--- Estratto di testo ---
L’incontro bilaterale India-Pakistan tenutosi in occasione dell’Heart of Asia Conference potrebbe aprire nuovi spazi di dialogo capaci di incidere non solo sulle relazioni bilaterali Islamabad-Nuova Delhi, ma anche sulle relazioni con l’Afghanistan nel più ampio quadro regionale

L’INCONTRO AL CUORE DELL’ASIA – Dall’8 al 10 dicembre 2015 Islamabad è stata la sede della Conferenza Heart of Asia, istituita da 14 Paesi per discutere e delineare politiche comuni che possano stabilizzare l’Afghanistan – il Paese al cuore dell’Asia, appunto – e con esso aumentare la sicurezza nella più ampia regione.
L’8 dicembre, si è tenuto l’incontro a livello di Senior Officials, mentre il 9 dicembre è stata la volta della tanto attesa conferenza a livello ministeriale. A renderla estremamente importante è il fatto che essa si sia trasformata in un’occasione di dialogo bilaterale tra India e Pakistan, rispettivamente rappresentati da Sushma Swaraj e da Sartaj Aziz.
--- Voci del dataset ---
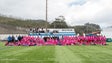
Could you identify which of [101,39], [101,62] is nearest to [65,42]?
[101,39]

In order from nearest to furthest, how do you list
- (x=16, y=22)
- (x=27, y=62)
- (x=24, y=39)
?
(x=27, y=62) → (x=24, y=39) → (x=16, y=22)

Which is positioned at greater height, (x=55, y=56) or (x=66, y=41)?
(x=66, y=41)

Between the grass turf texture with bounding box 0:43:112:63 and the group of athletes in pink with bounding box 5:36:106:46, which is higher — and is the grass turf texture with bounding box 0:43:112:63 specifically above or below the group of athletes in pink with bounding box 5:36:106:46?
below

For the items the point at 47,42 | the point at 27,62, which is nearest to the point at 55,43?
the point at 47,42

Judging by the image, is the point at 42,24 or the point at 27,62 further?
the point at 42,24

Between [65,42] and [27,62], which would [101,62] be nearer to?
[27,62]

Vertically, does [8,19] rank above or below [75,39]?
above

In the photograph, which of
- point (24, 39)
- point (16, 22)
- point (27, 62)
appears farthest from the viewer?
point (16, 22)

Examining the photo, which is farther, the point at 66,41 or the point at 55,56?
the point at 66,41

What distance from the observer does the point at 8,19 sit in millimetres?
156250

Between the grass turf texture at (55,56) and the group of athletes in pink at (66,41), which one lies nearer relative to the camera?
the grass turf texture at (55,56)

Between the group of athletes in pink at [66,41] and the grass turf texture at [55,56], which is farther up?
the group of athletes in pink at [66,41]

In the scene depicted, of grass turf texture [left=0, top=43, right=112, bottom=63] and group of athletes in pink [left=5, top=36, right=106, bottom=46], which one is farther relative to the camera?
group of athletes in pink [left=5, top=36, right=106, bottom=46]

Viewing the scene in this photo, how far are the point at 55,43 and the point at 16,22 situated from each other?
114994mm
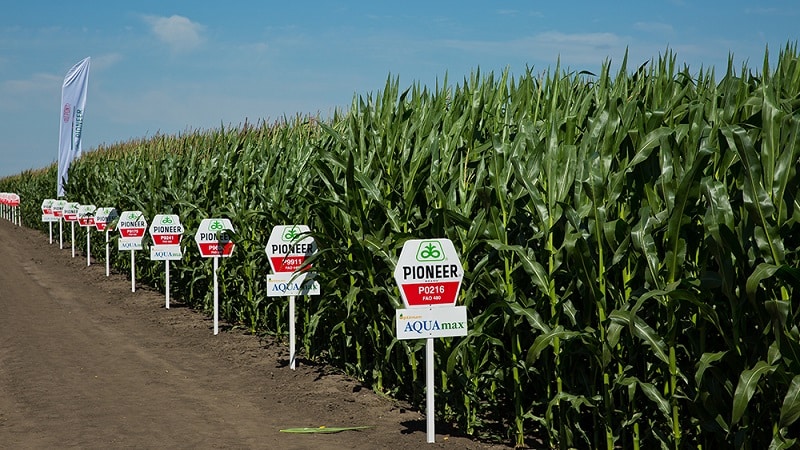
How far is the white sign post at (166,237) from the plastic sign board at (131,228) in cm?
269

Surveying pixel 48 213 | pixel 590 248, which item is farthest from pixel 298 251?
pixel 48 213

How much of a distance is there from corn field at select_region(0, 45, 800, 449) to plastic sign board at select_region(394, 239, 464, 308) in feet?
0.65

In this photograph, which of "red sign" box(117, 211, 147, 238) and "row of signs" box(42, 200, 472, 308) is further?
"red sign" box(117, 211, 147, 238)

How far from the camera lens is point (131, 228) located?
17000 millimetres

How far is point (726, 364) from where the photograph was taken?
5254 millimetres

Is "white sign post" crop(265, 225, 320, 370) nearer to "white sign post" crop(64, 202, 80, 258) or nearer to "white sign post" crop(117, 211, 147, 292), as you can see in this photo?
"white sign post" crop(117, 211, 147, 292)

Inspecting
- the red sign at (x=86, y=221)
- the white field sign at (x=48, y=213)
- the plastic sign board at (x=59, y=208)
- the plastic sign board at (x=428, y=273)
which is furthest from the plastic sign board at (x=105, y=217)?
the plastic sign board at (x=428, y=273)

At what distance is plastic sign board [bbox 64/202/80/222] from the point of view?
994 inches

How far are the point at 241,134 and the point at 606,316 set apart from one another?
1138cm

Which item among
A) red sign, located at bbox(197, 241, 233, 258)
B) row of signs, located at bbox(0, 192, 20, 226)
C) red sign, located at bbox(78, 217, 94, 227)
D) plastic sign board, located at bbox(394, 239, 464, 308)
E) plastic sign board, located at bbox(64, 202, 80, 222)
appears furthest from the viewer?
row of signs, located at bbox(0, 192, 20, 226)

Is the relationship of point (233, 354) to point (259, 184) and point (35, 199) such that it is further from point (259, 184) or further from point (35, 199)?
point (35, 199)

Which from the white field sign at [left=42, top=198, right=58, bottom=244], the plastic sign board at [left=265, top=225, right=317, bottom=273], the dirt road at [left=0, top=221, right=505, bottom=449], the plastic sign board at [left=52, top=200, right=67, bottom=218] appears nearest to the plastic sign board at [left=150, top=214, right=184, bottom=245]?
---
Puoi proseguire il testo sull'incontro India-Pakistan alla Conferenza Heart of Asia a partire dall'ultima frase riportata? Le voci sono materiale a sé stante, distinto dal testo.

## Risultato
Dopo il fiasco di agosto, quando l’incontro pianificato da mesi era stato cancellato all’ultimo per dispute riguardanti i temi da inserire in agenda, erano rimaste poche speranze che si potesse assistere a un cambio di direzione in tempi brevi. E sebbene sia sicuramente prematuro ora parlare di svolta in riferimento all’incontro bilaterale di mercoledì, il fatto stesso che esso ci sia stato è indubbiamente incoraggiante. Segno che forse, dopotutto, qualcosa si sta muovendo anche in Sud Asia, e i due più acerrimi nemici della regione possono rispondere a nuovi spazi di dialogo che si stanno lentamente profilando.

COSA L’HA RESO POSSIBILE – Ad aver creato questi spazi di dialogo da agosto ad oggi, non è stato un singolo, determinante evento. Piuttosto, una serie di eventi che nel complesso hanno avuto un impatto positivo nel ricreare un livello minimo di apertura reciproca.
Prima di tutto c’è stato l’incontro tra Modi e Sharif tenutosi ai margini della COP21, dove sembra che nuovi punti di contatto siano stati trovati sulla questione – per l’India cruciale – dell’attentato a Mumbai del 2008, rispetto al quale Sharif avrebbe promesso un’accelerazione del processo investigativo-punitivo.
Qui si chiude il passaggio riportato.